Dos porteros le salieron al paso y le impidieron continuar.
—¿No oyes que te llama el inquisidor? —Hernando balbuceó una excusa y miró más allá de la puerta, hacia la calle. Podía echar a correr y huir. Su mente trataba de decidir: ¿escapar? Lo habrían reconocido y antes de que pudiera acudir a por Fátima y los niños…—. ¿Acaso no entiendes? —le gritó el otro portero.
Hernando se volvió hacia el huerto. Un sacerdote delgado y altísimo le esperaba. Sabía que una de las canonjías del cabildo catedralicio estaba reservada a un representante de la Inquisición. Dudó de nuevo. Percibió la respiración de los porteros en su nuca y sin embargo…, el canónigo estaba solo, ningún familiar ni alguacil de la Suprema le acompañaba.
Se tranquilizó y respiró hondo.
—Padre —saludó con una inclinación de cabeza tras recorrer la distancia que le separaba del inquisidor—. Disculpadme, pero nunca pude suponer que vuestra paternidad se dirigiera a mí, un simple…
El inquisidor le interrumpió y le ofreció la mano, lacia, para que hiciera la pertinente genuflexión. Instintivamente fue a cogerla, pero el libro bajo su brazo derecho…, lo agarró por encima de la marlota con el izquierdo y se lo pegó al pecho al tiempo que llegaba casi a arrodillarse para poder comprobar que nada se veía. El inquisidor le instó a levantarse. Hernando dobló la marlota sobre el brazo para impedir que pudiera ni siquiera notarse la presencia del libro. El sacerdote lo examinó de arriba abajo. Él apretó el Corán contra su pecho. ¡Allí estaba contenida la revelación divina! ¡Ese libro era el que debería estar en el interior de la mezquita, custodiado en el
mihrab
, en lugar de todos aquellos sacerdotes cristianos con sus cánticos y sus imágenes! Una oleada de calor nació de allí donde se alojaba el libro divino, junto a su corazón, para extenderse por todo su cuerpo. Se irguió y tensó sus músculos, y cuando el inquisidor puso fin a la inspección, se sentía fuerte, confiado en Dios y su palabra.
—Ayer —habló el inquisidor con voz sibilante—, detuvimos a un hereje que se dedicaba a copiar, encuadernar y distribuir escritos difamatorios y contrarios a la doctrina de la Santa Madre Iglesia.

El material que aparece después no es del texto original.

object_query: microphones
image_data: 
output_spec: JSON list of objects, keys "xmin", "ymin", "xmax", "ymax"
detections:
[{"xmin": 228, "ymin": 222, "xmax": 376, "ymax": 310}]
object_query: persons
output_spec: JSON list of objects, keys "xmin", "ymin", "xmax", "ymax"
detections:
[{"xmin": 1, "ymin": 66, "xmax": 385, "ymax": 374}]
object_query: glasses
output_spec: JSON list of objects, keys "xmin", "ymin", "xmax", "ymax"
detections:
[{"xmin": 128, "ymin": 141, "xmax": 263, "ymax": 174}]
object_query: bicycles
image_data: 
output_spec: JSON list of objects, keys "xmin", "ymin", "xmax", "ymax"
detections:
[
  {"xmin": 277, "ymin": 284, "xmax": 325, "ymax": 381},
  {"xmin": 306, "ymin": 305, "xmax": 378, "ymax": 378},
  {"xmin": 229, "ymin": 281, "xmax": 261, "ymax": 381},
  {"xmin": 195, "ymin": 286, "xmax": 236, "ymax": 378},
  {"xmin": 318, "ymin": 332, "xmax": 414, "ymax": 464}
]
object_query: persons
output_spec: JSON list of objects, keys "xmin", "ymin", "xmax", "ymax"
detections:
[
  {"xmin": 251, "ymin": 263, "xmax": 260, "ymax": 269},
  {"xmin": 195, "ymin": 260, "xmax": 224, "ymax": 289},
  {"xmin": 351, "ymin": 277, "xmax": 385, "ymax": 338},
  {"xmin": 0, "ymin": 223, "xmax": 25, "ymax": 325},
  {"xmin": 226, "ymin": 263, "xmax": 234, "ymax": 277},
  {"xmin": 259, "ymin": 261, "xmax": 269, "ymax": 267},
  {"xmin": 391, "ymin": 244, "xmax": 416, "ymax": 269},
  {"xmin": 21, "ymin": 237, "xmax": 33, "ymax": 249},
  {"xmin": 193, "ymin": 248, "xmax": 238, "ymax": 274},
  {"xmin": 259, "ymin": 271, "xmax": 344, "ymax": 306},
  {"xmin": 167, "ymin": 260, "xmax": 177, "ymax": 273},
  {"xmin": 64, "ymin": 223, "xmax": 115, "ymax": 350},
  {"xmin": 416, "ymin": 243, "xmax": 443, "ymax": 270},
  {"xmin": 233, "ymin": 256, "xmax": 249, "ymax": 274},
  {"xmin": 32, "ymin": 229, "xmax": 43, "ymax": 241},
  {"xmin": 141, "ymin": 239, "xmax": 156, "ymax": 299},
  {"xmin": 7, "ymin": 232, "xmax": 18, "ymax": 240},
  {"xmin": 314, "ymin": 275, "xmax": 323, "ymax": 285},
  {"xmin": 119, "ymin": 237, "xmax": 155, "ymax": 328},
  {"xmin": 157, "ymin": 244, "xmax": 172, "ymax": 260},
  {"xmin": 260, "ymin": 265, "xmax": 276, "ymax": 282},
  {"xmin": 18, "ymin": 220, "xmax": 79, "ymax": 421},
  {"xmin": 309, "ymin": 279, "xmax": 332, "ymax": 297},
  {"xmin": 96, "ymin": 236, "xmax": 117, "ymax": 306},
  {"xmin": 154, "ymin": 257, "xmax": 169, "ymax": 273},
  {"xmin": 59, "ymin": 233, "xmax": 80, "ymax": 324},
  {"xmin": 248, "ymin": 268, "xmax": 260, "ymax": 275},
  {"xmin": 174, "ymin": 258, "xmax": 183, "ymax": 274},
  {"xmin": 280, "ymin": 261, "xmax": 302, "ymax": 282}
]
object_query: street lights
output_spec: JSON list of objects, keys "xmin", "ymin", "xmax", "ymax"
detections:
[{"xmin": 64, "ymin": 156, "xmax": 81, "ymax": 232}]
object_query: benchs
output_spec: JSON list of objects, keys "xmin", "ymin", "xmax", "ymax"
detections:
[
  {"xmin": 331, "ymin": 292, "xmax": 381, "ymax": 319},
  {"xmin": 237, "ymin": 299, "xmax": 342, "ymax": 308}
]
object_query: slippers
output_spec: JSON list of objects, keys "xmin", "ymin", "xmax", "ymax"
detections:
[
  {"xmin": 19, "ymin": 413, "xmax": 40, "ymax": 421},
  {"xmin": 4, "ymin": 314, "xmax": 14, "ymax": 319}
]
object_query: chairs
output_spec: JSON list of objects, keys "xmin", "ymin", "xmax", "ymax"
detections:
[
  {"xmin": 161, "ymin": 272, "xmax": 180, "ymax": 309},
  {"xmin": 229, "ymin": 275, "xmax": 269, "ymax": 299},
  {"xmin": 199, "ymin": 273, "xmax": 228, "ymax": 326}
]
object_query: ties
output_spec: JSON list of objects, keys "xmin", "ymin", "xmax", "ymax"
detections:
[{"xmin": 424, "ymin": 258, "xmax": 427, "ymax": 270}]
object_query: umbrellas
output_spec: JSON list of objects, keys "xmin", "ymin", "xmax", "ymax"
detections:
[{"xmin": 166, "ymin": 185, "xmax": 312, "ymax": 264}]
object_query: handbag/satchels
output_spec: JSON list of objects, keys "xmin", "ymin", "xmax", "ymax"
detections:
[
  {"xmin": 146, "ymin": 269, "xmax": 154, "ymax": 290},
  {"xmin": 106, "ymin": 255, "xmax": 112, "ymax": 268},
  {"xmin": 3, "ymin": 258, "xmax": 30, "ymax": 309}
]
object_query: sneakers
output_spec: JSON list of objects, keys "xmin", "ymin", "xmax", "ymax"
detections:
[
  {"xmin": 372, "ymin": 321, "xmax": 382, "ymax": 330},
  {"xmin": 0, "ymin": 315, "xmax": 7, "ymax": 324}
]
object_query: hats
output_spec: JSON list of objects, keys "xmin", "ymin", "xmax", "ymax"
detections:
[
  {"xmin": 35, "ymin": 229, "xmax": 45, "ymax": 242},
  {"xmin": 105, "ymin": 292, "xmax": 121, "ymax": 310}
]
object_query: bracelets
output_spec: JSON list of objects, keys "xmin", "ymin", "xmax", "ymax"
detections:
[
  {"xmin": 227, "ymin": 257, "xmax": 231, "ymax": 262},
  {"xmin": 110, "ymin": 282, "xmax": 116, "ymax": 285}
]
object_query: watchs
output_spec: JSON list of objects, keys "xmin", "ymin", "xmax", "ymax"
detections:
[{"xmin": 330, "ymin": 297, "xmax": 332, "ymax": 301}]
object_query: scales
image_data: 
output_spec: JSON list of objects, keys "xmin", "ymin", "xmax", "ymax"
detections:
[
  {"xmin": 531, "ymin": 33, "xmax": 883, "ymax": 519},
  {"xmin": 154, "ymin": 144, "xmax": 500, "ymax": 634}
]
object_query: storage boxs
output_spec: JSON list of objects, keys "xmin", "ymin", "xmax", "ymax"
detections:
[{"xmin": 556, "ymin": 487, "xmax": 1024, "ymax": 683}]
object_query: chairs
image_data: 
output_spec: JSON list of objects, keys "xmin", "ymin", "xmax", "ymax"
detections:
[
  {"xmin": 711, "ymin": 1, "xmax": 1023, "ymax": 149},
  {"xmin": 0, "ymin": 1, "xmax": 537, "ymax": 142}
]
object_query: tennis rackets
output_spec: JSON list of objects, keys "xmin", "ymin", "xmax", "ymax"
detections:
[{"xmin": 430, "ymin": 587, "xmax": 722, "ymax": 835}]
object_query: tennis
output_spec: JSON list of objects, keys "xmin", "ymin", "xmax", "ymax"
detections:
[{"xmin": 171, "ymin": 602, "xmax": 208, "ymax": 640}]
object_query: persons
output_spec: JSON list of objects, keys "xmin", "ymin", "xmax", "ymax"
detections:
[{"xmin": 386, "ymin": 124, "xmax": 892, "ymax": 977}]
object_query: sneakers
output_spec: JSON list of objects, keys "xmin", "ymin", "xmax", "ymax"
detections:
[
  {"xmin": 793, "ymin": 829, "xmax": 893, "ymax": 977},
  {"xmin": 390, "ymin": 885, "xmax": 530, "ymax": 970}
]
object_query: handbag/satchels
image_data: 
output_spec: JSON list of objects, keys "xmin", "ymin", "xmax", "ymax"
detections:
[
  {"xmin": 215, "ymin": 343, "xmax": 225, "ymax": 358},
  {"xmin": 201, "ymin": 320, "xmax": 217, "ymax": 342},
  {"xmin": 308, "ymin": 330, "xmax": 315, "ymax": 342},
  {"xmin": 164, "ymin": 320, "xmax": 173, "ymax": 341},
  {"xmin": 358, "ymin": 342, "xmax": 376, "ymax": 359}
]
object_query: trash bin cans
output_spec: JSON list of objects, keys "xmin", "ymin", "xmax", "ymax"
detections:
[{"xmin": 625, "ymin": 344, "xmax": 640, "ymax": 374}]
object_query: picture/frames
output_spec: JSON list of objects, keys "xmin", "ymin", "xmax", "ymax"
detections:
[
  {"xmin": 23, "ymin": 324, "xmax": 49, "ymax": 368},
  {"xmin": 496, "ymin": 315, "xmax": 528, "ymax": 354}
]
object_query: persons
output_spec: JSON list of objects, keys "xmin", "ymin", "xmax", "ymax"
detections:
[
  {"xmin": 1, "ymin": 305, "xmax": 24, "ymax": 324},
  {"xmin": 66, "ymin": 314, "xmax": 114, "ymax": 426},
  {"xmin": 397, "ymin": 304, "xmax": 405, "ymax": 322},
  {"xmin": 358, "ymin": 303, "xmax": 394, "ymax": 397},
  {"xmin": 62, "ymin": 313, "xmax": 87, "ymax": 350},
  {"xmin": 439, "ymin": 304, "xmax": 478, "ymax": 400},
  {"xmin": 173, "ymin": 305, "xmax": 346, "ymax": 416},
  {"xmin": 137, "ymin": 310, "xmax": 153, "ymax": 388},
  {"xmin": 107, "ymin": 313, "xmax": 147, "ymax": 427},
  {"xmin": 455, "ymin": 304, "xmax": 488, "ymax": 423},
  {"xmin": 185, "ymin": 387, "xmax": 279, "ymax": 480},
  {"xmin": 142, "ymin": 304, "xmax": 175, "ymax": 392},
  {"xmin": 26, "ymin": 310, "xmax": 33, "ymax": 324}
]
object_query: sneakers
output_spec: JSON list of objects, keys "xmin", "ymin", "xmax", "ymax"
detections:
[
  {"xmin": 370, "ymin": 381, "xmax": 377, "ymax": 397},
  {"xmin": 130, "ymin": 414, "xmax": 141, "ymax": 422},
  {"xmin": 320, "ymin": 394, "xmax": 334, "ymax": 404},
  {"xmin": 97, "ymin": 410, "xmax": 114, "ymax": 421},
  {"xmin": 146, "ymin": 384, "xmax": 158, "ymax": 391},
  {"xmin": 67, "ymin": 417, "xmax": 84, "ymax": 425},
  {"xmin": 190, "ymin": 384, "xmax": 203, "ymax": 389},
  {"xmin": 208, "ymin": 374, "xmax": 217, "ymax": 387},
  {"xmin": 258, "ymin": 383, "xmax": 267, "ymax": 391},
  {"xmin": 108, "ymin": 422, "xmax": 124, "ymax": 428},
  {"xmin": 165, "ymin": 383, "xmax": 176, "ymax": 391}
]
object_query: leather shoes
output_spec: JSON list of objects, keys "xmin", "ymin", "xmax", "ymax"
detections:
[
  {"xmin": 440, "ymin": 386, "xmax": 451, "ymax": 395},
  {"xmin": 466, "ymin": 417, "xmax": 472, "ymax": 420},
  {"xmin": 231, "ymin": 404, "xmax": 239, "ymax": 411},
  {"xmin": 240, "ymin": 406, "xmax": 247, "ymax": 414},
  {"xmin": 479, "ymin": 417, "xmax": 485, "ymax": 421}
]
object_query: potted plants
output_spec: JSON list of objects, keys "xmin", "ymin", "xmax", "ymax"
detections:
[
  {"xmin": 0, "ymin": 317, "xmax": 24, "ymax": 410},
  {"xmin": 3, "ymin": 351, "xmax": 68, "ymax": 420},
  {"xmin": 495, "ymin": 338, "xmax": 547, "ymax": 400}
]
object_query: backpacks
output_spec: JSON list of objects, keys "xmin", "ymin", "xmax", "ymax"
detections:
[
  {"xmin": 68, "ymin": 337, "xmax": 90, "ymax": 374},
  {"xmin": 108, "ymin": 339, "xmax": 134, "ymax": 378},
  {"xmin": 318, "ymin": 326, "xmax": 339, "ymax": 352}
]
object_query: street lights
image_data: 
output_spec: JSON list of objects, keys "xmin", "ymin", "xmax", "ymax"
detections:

No habrá período de gracia para su confesión espontánea. Hoy mismo, dada la gravedad del caso y la necesidad de detener a sus posibles cómplices antes de que huyan, daremos inicio a los interrogatorios en la sede del tribunal. Los libros están escritos en un árabe que nuestro traductor usual no llega a comprender del todo. El cabildo me ha proporcionado excelentes referencias tuyas, por lo que deberás presentarte allí a la hora de tercia para presenciar los interrogatorios y actuar como traductor de todos esos escritos.